Spanish far-right party VOX has rejected claims from Luise “Alvise” Perez, viewed as the ‘rising star’ in Spain’s far-right scene, that his party SALF has been denied entry into the EU’s conservative ECR group.

This was confirmed by Jorge Buxadé, the leader of VOX in the European Parliament.

The SALF party, led by Perez, an anti-system figure and provocateur, won more than 800,000 votes in the European elections in Spain on 9 June, meaning the party won three seats in the European Parliament, half the seats VOX won.

The unstoppable rise of the “new star” of the Spanish far-right has set alarm bells ringing at VOX, as both parties are competing for an ideologically similar electorate, although SALF has a more “combative” and radical rhetoric.

Although Buxadé denied that VOX wanted to prevent SALF’s entry into the ECR group – which has now become the European Parliament’s third biggest group ahead of Renew – he pointed out that it is “normal” for ideologically related political families to form a single delegation for each member country, Euractiv’s partner EFE reported.

Earlier this week, Pérez accused VOX of “institutional bullying” against SALF and of “blocking any negotiations or possible inclusion” of his party in the ECR group.

Buxadé “has demanded” from his EU allies that VOX “be the only Spanish delegation” in the group, Pérez said in a message posted on Telegram, accusing him of “sharing the hoax” that SALF would be integrated into another group along with Germany’s Alternative for Germany (AfD), which came second in the EU elections in Germany.

However, on 26 June, AfD co-leader Alice Weidel denied rumours circulating in Brussels that her party wanted to create a new far-right group in the European Parliament.

“This is fake news. This (new) parliamentary group does not exist. There will be (…) no union with a parliamentary group with some scattered foreign nationalist (parties) that (…) would be incompatible with the AfD in Germany.
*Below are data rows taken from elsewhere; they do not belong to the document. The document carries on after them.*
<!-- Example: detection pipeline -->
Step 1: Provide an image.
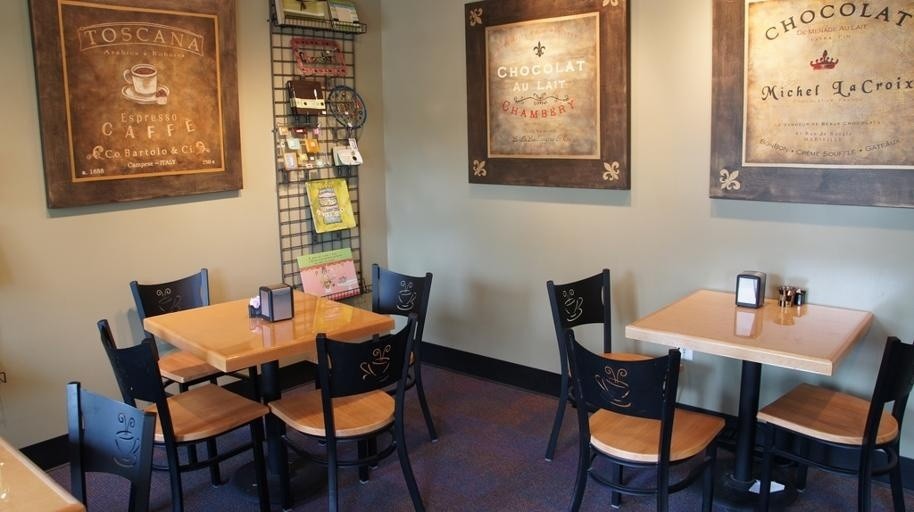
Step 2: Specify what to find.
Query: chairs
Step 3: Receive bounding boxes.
[757,336,914,512]
[95,319,269,512]
[314,263,439,469]
[268,312,426,512]
[65,381,157,512]
[544,268,655,462]
[565,329,726,512]
[128,267,265,472]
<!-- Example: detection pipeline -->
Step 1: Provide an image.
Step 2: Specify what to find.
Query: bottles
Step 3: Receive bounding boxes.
[794,306,805,318]
[795,289,806,306]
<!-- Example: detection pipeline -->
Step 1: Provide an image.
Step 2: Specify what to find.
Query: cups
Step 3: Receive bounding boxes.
[772,308,796,327]
[777,284,798,308]
[123,63,157,94]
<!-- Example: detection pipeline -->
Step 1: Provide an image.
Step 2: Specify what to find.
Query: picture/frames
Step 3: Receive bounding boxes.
[709,0,914,209]
[28,0,244,209]
[275,0,331,28]
[464,0,631,190]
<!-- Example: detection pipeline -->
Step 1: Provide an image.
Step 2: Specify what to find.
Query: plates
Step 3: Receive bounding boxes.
[121,84,170,105]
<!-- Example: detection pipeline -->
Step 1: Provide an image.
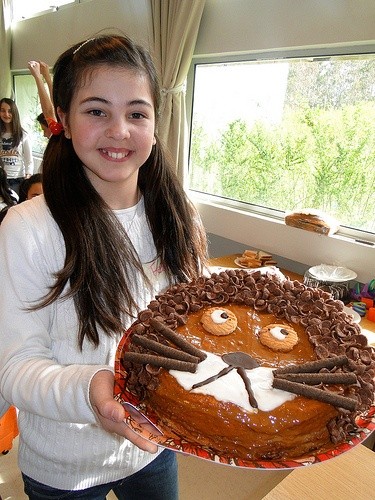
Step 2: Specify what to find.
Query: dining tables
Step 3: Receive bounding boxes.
[206,253,375,349]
That will not happen, and therefore, we are still a long way from it,” Weidel told German television channel DW.

In addition to denying Pérez’s accusations, Buxadé insisted that the SALF leader had not “formally” asked to join the ECR group until 30 June, criticising him for failing to provide concrete evidence of this alleged blockade by VOX.

Although the leader of VOX in Brussels recalled that, according to tradition in the European Parliament, it is normal for there to be only one delegation per country, he admitted that there are exceptions. The Left group, for example, includes the radical left-wing Spanish party Podemos and the far-left Basque separatist party EH Bildu.

A few hours after learning of SALF’s unexpected success in the European elections, VOX stressed that Pérez’s party had not stolen votes from them and attributed the new far-right party’s good results to Spanish voters’ “weariness” and disappointment with Spain’s two main parties (PSOE/S&D) and Partido Popular (PP/EPP), among other reasons.